C’est dans la même veine qu’a été invoqué l’esprit novembria-badissia[4]. L’association de ces deux vocables est un subterfuge destiné à ratisser large et à isoler une partie de la population stigmatisée comme étrangère aux valeurs de novembre et de l’Islam assimilées au patriotisme. C’est une ruse grossière qui montre à quel point les stratèges du contre-Hyrak sont à court d’imagination.
Ce qui est plus grave est que le Haut commandement militaire laisse faire, lui qui a la mission historique de rassembler et d’unir le peuple durant cette phase critique de son histoire. Pis, il entre dans le jeu en faisant arrêter des porteurs d’emblème amazigh[5], un emblème ni étranger ni ennemi et plutôt symbole de l’unité et de l’identité nord africaines, et qui n’est d’aucune manière l’antithèse de l’emblème de sang national algérien. Il y a quelque part un déficit de raison politique.

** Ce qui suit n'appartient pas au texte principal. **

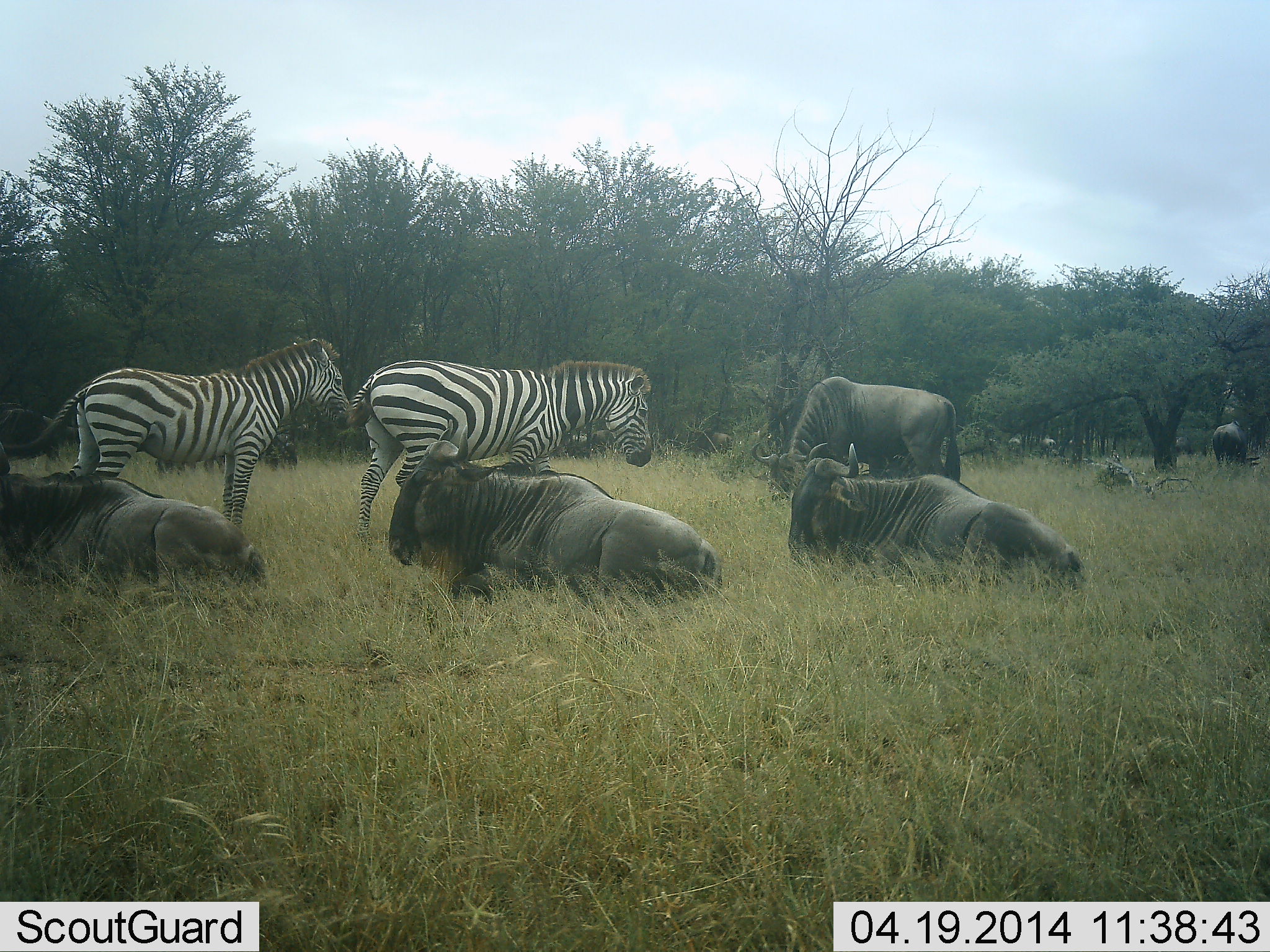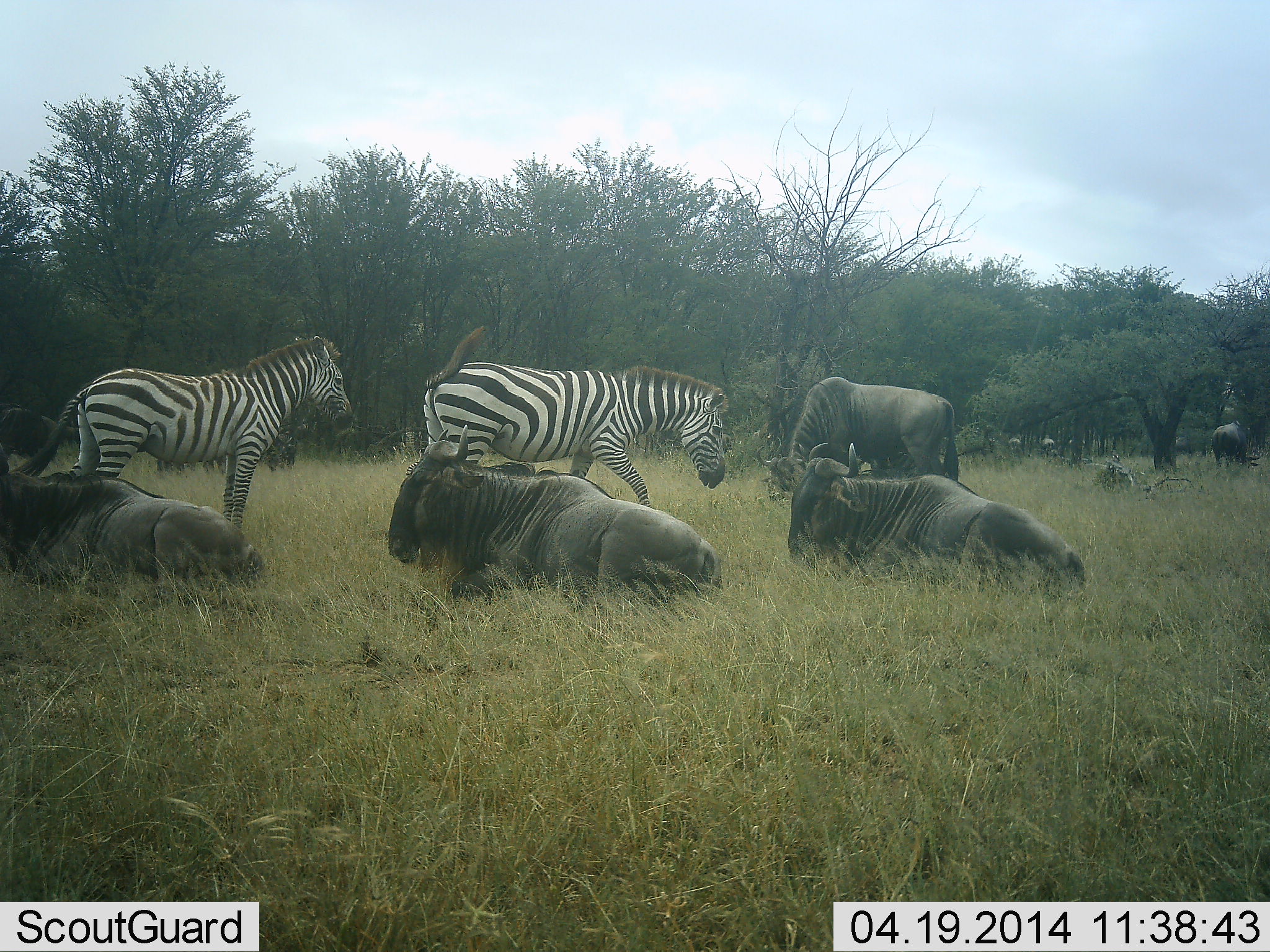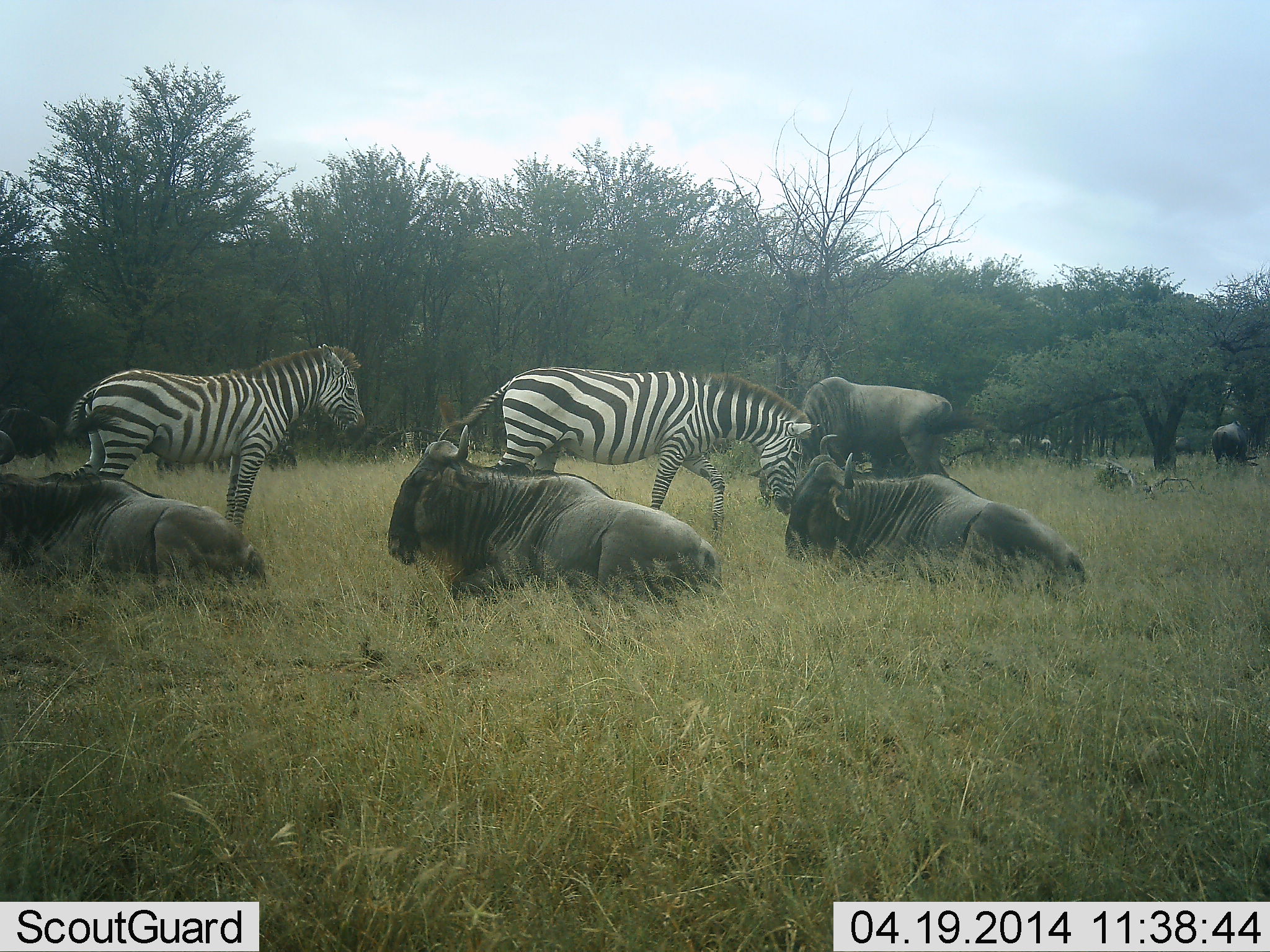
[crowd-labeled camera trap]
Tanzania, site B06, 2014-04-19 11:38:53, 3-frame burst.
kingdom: Animalia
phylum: Chordata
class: Mammalia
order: Artiodactyla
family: Bovidae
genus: Connochaetes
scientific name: Connochaetes taurinus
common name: blue wildebeest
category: wildebeest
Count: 5.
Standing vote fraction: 60%.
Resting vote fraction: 100%.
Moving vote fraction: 0%.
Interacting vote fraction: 0%.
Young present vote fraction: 0%.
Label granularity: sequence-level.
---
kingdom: Animalia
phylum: Chordata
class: Mammalia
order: Perissodactyla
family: Equidae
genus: Equus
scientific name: Equus quagga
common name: plains zebra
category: zebra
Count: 2.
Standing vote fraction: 70%.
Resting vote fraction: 0%.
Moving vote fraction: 100%.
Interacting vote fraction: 0%.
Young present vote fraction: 0%.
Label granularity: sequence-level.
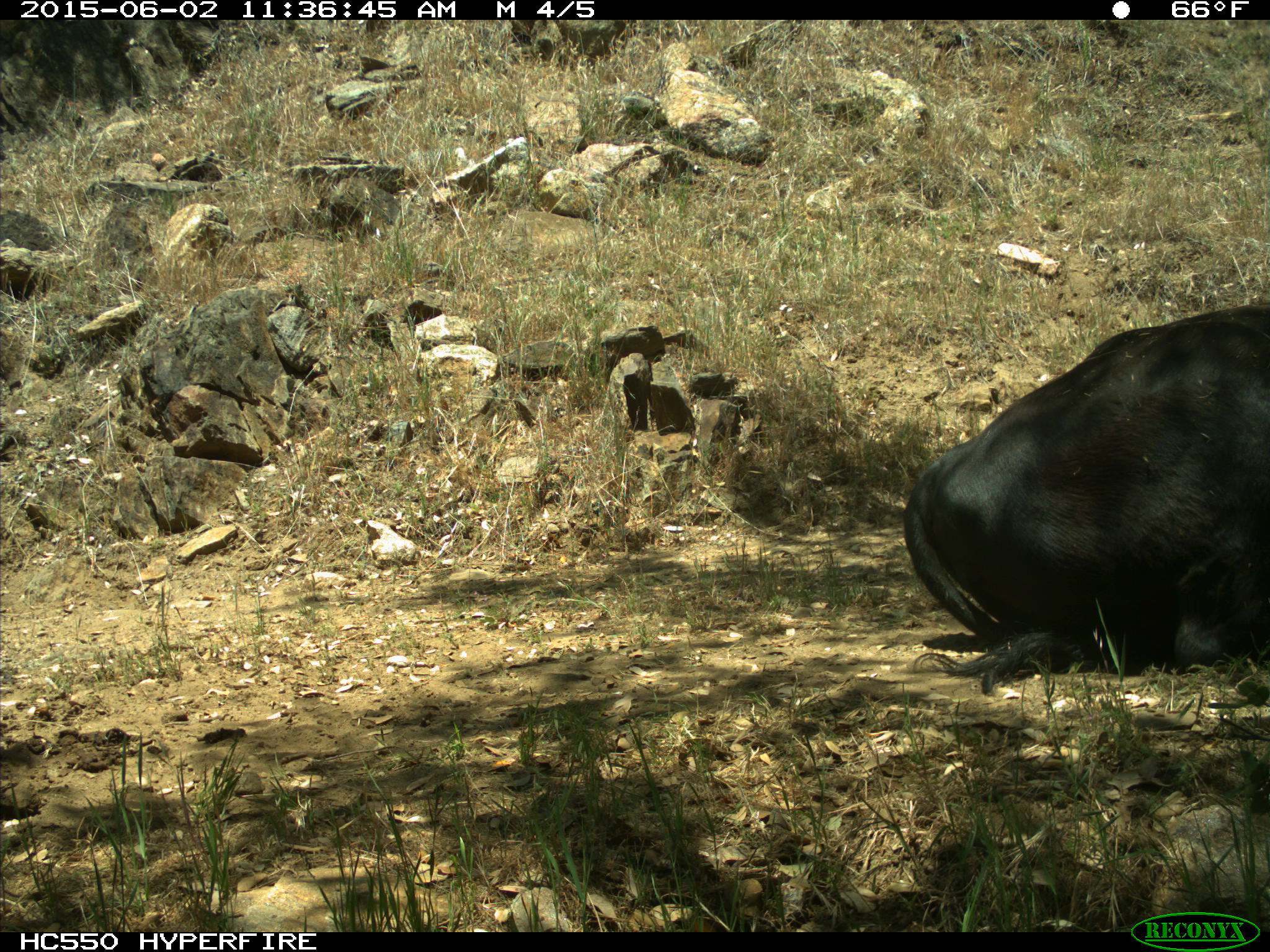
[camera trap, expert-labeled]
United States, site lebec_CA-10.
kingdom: Animalia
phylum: Chordata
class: Mammalia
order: Artiodactyla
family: Bovidae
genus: Bos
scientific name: Bos taurus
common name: domestic cow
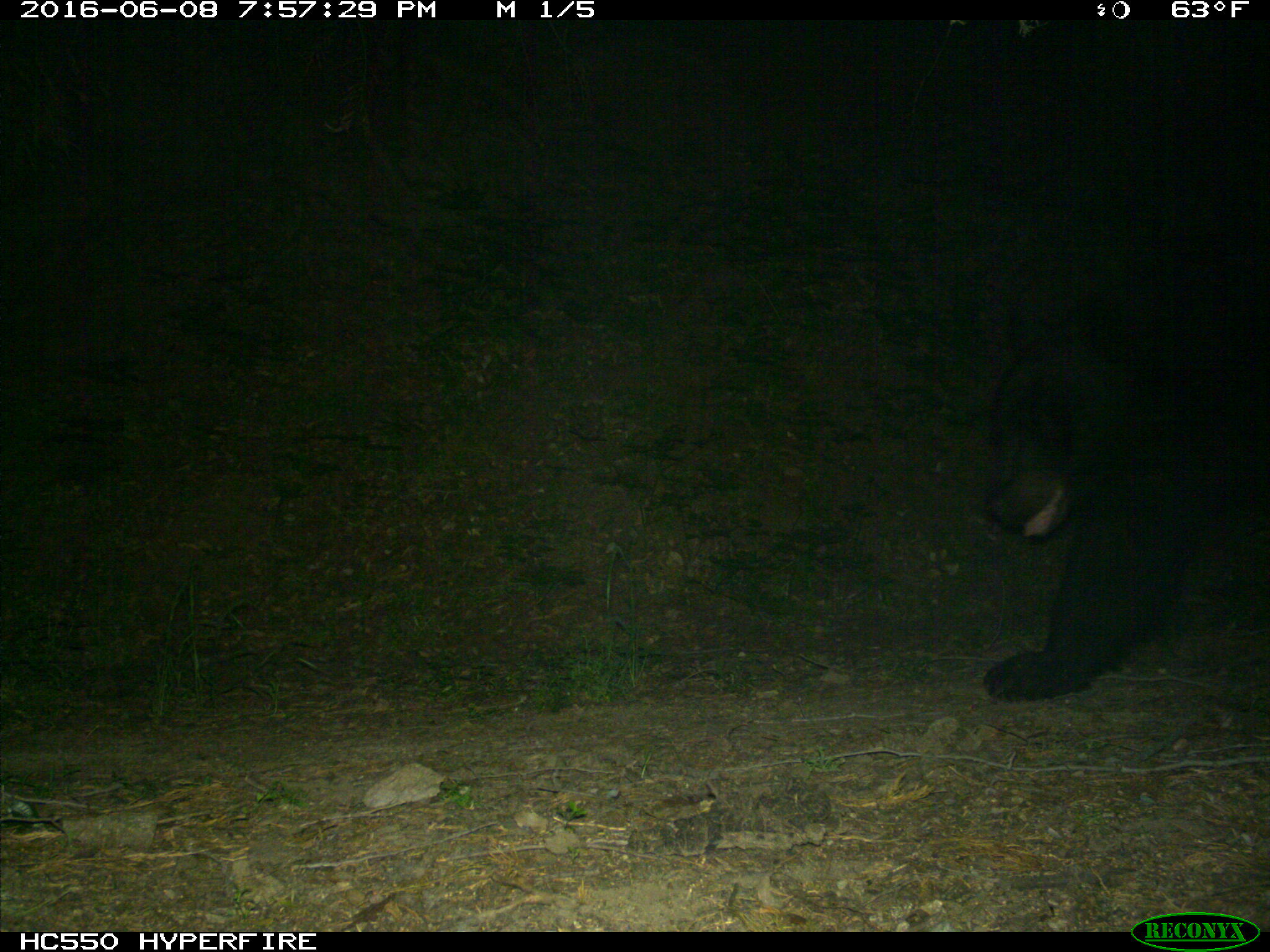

Il eut été plus avisé et dans l’intérêt suprême du pays et de l’institution militaire, de s’approprier ce concept qui rassembla en 2018 les Algériens d’est en ouest et du nord au sud, le jour de Yennayer, fête millénaire du monde Amazigh.
L’autre manière de rassembler et de décrisper la nation était d’invoquer en même temps que novembre, les valeurs soummamiennes[6] devenues les mots d’ordre du Hyrak. Au lieu de cela, on stigmatise, on crée de la diversion et on divise. C’est une vision de l’Etat et de la nation qui manque de hauteur.